PPARα	NB600-636	Novus Biologicals, USA
PPARγ	SC-7273	Santa Cruz Biotechnology, Inc., USA
SiRT-1	SC-28766	Santa Cruz Biotechnology, Inc., USA
PRDM-16	NBP1-77096	Novus Biologicals, USA
UCP-1	14670	Cell Signaling Technologies, Inc., USA
PGC-1α	ab54481	Abcam, USA

Blood glucose and cholesterol measurement

Mice were fasted for 6 hours before measuring blood glucose and cholesterol measurement. Blood glucose was measured by using a glucometer (Counter Next monitoring system and strips, Bayer, USA). Fasting serum cholesterol level was measured using a commercially available kit (Biovision, USA).
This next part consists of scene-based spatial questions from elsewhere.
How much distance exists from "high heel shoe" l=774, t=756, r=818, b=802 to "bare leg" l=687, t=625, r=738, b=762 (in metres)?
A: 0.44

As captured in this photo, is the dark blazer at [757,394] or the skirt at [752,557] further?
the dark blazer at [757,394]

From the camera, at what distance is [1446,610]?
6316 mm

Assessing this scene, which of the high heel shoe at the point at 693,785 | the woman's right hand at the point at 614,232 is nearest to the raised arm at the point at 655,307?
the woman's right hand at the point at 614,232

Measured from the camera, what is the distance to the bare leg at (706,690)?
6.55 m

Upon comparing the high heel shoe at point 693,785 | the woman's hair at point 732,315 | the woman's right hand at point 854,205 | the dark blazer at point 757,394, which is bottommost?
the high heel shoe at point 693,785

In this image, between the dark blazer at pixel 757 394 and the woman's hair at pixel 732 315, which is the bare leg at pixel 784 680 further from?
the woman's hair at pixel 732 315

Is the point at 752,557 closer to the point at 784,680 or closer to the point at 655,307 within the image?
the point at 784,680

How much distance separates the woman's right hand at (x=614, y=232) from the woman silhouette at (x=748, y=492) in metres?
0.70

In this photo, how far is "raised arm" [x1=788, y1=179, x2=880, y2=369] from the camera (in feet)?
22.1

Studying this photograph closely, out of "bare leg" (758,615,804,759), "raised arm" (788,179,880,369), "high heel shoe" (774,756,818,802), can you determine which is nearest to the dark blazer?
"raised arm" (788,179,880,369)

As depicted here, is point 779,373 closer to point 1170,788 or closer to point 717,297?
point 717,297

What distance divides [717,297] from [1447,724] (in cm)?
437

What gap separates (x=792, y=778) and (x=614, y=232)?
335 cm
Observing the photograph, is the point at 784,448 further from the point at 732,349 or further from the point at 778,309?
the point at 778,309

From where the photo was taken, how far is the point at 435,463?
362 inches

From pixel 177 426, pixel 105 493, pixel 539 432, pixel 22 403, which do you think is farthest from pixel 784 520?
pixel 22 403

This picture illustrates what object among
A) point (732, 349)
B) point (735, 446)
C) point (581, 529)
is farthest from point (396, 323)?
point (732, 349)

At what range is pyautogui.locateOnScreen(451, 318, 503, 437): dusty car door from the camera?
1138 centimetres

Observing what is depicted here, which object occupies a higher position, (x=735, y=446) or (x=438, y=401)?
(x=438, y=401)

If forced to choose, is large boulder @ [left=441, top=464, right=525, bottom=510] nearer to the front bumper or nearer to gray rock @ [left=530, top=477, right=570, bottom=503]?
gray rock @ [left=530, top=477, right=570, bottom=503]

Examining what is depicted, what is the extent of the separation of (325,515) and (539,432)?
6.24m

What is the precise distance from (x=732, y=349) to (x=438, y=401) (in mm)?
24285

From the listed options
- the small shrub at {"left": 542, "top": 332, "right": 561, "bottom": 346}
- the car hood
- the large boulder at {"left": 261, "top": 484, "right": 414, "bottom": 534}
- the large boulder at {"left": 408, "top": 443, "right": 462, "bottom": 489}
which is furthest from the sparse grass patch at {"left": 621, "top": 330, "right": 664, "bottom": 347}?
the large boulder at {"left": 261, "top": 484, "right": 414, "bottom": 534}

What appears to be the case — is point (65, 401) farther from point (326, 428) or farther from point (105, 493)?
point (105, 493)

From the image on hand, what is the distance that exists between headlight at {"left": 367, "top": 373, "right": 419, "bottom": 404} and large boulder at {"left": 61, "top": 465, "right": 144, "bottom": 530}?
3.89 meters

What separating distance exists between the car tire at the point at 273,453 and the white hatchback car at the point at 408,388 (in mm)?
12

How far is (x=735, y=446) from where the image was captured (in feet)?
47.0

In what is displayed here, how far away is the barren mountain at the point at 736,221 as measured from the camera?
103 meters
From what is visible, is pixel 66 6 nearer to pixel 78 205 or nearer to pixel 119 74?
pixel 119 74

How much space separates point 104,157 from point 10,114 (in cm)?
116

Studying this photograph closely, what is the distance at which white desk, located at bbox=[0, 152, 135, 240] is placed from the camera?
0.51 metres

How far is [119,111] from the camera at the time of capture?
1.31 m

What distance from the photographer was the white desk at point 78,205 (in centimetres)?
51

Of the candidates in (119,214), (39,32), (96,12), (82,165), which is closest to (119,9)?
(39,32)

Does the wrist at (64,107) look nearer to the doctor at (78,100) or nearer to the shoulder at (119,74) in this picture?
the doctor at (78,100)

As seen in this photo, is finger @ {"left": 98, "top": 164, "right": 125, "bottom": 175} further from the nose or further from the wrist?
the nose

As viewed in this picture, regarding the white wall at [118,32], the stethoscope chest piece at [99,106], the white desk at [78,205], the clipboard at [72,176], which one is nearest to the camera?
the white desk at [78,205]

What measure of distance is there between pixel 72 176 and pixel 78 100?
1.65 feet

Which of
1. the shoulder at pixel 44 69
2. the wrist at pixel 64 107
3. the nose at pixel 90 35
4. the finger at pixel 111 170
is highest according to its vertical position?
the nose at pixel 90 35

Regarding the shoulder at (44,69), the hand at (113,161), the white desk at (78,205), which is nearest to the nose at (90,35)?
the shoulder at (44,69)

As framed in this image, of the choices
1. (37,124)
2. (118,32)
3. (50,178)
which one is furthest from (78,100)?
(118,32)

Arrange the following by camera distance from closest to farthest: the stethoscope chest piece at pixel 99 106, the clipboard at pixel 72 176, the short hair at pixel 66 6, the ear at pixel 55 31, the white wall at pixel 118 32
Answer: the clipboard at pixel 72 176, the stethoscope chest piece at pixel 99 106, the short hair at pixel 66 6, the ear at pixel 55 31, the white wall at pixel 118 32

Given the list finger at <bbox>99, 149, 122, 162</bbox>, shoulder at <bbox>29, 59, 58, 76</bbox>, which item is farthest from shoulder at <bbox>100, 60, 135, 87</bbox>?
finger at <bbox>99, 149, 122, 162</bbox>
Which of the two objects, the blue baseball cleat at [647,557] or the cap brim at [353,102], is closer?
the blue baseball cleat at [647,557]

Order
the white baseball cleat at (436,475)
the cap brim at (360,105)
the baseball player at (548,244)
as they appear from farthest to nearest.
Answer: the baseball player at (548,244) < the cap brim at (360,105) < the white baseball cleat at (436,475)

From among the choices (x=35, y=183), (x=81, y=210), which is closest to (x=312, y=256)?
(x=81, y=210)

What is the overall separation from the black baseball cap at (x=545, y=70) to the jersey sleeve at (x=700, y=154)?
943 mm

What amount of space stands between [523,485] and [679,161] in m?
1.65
Intraperitoneal Glucose Tolerance Test [12]

IPGTT was performed after fasting mice for 8 hours. Mice were injected with glucose (2g/kg) intraperitoneally. Blood glucose was measured, via tail vein bleeding, with a glucometer at 0, 15, 30, 60, and 120 minutes. Briefly, the mouse was made comfortable in a restrainer while maintaining the temperature around 27 to 28°C on a thermal blanket. A 25 G needle was inserted into the blood vessel and blood is collected using a capillary tube. After blood collection, bleeding was stopped by applying pressure using a sterile gauze pad.
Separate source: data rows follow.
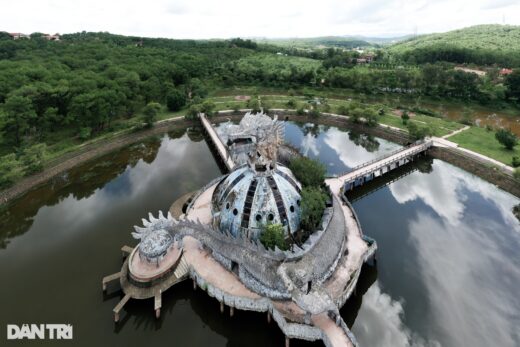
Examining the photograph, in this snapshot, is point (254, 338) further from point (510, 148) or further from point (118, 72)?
point (118, 72)

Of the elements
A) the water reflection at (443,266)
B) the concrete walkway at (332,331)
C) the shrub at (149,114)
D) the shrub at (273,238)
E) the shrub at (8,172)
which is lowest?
the water reflection at (443,266)

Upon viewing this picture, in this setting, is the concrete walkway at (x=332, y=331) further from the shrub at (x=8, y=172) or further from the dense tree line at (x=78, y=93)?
the dense tree line at (x=78, y=93)

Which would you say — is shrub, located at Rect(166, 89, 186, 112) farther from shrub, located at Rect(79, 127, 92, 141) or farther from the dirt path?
shrub, located at Rect(79, 127, 92, 141)

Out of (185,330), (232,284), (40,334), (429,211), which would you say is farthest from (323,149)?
(40,334)

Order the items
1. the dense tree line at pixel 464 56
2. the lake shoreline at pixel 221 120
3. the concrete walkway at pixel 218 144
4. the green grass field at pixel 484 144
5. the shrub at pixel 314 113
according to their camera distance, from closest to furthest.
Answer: the lake shoreline at pixel 221 120
the concrete walkway at pixel 218 144
the green grass field at pixel 484 144
the shrub at pixel 314 113
the dense tree line at pixel 464 56

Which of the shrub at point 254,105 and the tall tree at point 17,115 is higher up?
the tall tree at point 17,115

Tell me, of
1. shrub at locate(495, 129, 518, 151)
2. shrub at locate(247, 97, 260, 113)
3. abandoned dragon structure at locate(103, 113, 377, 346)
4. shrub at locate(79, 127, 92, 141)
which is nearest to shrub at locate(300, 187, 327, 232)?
→ abandoned dragon structure at locate(103, 113, 377, 346)

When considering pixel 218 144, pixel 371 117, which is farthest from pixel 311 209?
pixel 371 117

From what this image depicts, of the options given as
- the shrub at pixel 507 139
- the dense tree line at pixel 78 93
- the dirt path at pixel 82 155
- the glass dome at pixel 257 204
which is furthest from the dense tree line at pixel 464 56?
the glass dome at pixel 257 204
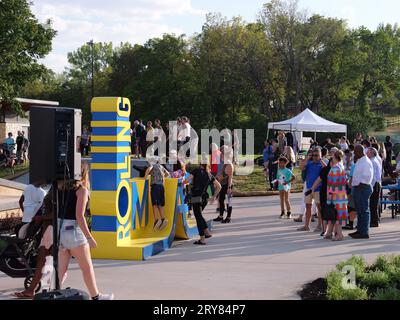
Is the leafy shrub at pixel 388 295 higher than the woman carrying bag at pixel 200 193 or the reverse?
the reverse

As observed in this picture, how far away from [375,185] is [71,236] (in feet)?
30.3

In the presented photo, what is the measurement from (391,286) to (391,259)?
57.2 inches

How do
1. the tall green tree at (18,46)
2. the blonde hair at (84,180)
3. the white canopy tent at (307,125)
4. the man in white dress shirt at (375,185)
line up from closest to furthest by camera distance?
the blonde hair at (84,180) < the man in white dress shirt at (375,185) < the white canopy tent at (307,125) < the tall green tree at (18,46)

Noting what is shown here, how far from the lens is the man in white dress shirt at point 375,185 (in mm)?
14508

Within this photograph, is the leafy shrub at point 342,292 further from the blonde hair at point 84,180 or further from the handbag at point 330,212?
the handbag at point 330,212

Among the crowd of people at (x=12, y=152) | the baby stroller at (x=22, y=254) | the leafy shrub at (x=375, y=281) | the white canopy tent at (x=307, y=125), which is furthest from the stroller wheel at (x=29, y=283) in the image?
the white canopy tent at (x=307, y=125)

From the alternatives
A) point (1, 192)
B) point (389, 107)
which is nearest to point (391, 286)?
point (1, 192)

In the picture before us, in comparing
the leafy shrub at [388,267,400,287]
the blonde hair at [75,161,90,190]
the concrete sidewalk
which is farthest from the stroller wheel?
the leafy shrub at [388,267,400,287]

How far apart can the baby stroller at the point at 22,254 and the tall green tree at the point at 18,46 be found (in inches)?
1129

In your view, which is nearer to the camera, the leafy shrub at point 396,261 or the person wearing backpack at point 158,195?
the leafy shrub at point 396,261

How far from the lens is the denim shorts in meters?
7.46

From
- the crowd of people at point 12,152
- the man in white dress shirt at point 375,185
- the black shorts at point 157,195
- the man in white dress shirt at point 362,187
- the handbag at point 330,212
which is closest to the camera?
the handbag at point 330,212

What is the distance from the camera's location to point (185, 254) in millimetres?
11680
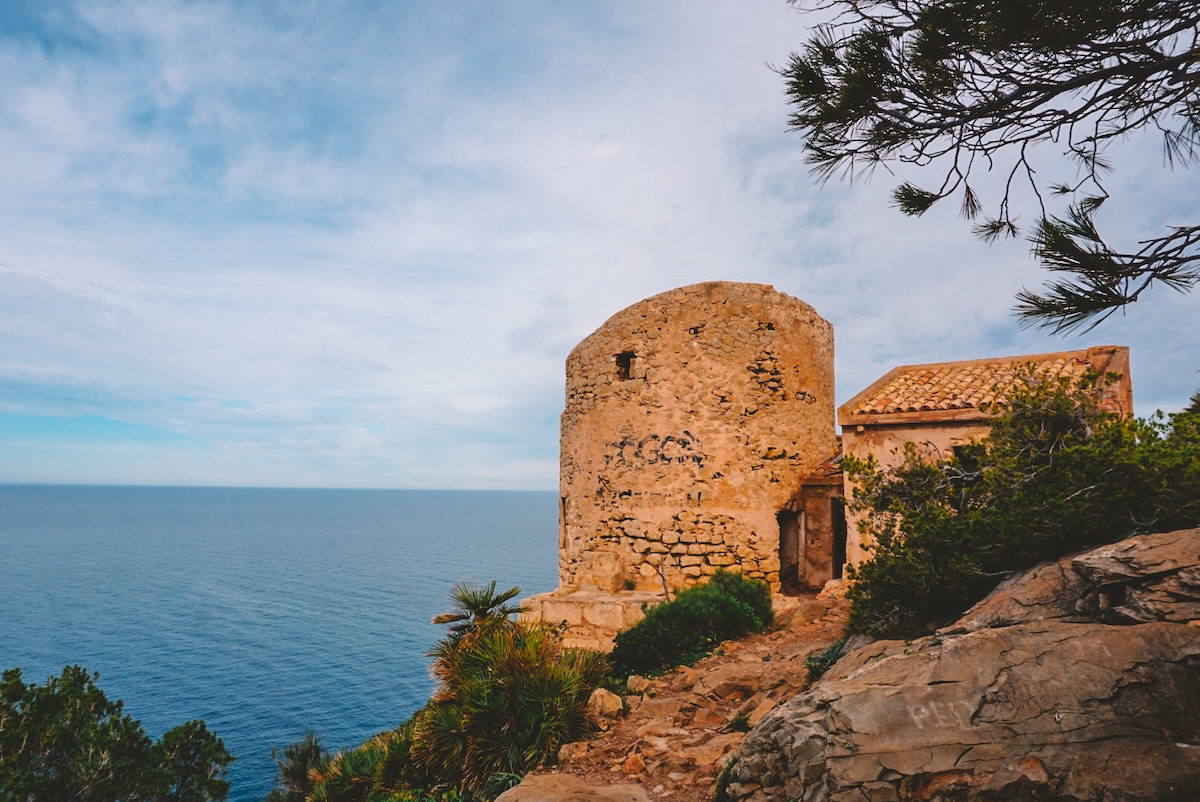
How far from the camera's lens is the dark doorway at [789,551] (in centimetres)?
1370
Determination of plasma glucagon-like peptide-1 (GLP-1) level

Following fasting for 8 hours, mice were fed food ad libitum for 2 hours and blood was drawn into EDTA tubes (BD Biosciences, NJ) containing 10 ml of DPP-IV inhibitor (Millipore, MA) at 10 PM. The tubes were inverted, mixed well, and centrifuged at 1000g for 10 min. in a refrigerated centrifuge. GLP-1 in plasma samples was determined as per the manufacturer’s instruction (Alpco, NH, USA) using a TECAN plate reader.
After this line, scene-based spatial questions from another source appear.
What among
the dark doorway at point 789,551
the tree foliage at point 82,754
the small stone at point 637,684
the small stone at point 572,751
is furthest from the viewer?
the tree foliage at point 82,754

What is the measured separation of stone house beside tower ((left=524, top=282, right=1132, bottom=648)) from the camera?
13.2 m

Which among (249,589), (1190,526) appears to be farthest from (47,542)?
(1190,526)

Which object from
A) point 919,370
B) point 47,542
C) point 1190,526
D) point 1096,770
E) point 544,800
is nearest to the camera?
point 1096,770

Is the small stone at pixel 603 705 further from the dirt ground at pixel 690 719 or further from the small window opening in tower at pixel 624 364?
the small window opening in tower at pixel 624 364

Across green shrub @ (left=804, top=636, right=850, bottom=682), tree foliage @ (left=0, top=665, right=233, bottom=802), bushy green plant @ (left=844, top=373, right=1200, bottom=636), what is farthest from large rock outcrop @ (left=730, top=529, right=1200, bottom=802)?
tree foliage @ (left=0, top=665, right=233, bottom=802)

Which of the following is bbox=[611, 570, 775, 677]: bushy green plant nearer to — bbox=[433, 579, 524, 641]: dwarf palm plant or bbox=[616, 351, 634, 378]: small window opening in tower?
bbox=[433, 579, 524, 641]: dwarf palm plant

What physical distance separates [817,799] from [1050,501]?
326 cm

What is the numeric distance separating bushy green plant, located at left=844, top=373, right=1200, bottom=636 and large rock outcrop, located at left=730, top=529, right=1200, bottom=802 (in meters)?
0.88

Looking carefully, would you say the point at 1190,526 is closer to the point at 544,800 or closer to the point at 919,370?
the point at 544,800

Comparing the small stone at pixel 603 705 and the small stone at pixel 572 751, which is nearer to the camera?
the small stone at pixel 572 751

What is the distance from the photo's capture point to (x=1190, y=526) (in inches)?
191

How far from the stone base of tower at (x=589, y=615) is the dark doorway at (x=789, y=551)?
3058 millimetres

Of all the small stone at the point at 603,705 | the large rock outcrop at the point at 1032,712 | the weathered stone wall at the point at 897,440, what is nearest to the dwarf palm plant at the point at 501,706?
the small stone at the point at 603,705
Oil red O staining of liver sections

Six to ten mm OCT liver sections from NCD or HFD-fed WT and TRPV1^−/− mice were fixed in formalin, washed three times with PBS, and then were rinsed in 60% isopropyl alcohol for 2 min followed by Oil Red O (ORO) in polyethylene glycol for 15 minutes. The sections were then rinsed with water and the nucleus was stained with hematoxylin for 10min. The nuclear staining was intensified with sodium phosphate solution for 5 minutes, washed with water several times, and mounted using an aqueous mounting medium. The sections were then visualized under a Zeiss 700 confocal microscope.

Liver histology sections

At the end of feeding NCD or HFD, WT and TRPV1^−/− mice were euthanized as per approved IACUC protocols. Liver tissue was isolated and fixed in 10% formalin solution. Fixed liver tissues were processed, using routine procedures, through graded ethanol solutions, into xylene then were embedded in paraffin. The paraffinized liver tissues were then sectioned at 8 microns, mounted onto glass slides, then deparaffinized through xylene then ethanol solutions. The hydrated sections were finally stained with hematoxylin and eosin before a final step of dehydration then coverslipped using permount®.

Drugs and chemicals

All special diets were obtained from Research Diets Inc., NJ, USA. All chemicals are obtained from Sigma, USA. Quantitative RT PCR kits were obtained from Qiagen, USA.

Statistical analyses

Data for all figures were expressed as mean ± S.E.M. Student t-test and ANOVA evaluated the statistical significance of population means. Samples sizes were set to determine whether the mean value of an outcome variable in one group differed significantly from that in another group. A P value < 0.05 was considered statistically significant. Figures from analyzed data were plotted using Microcal Origin 2020 software.

Results

To determine whether lack of TRPV1 protects against HFD-induced obesity, we fed TRPV1^−/− mice either NCD or HFD. WT mice fed with these diets were used as controls. As shown in Figure 1A, HFD feeding caused significant weight gain in both WT and TRPV1^−/− mice. HFD-feeding caused an increase in the bodyweight of TRPV1^−/− mice in the weeks of 10 to 15 and 25 to 30. However, at 32 weeks of feeding HFD, we did not observe any significant difference in the body weight of WT and TRPV1^−/− mice. Further, NCD-fed TRPV1^−/− mice also gained slightly but significantly higher weight compared to WT. But the quantity of food (energy intake) or water consumed by these groups of mice (Figure 1B and C) did not differ from the WT. Also, consistent with the gain in body weight due to HFD feeding, organ weights, and fat mass were higher for the HFD-fed groups compared to NCD-fed mice (Supplemental Figure 1). Next, we performed a histology section of white and brown fat to evaluate the size of eWAT and BAT of NCD or HFD-fed WT and TRPV1^−/− mice. As illustrated in Figure 1D and E, adipose hypertrophy was observed in HFD-fed groups.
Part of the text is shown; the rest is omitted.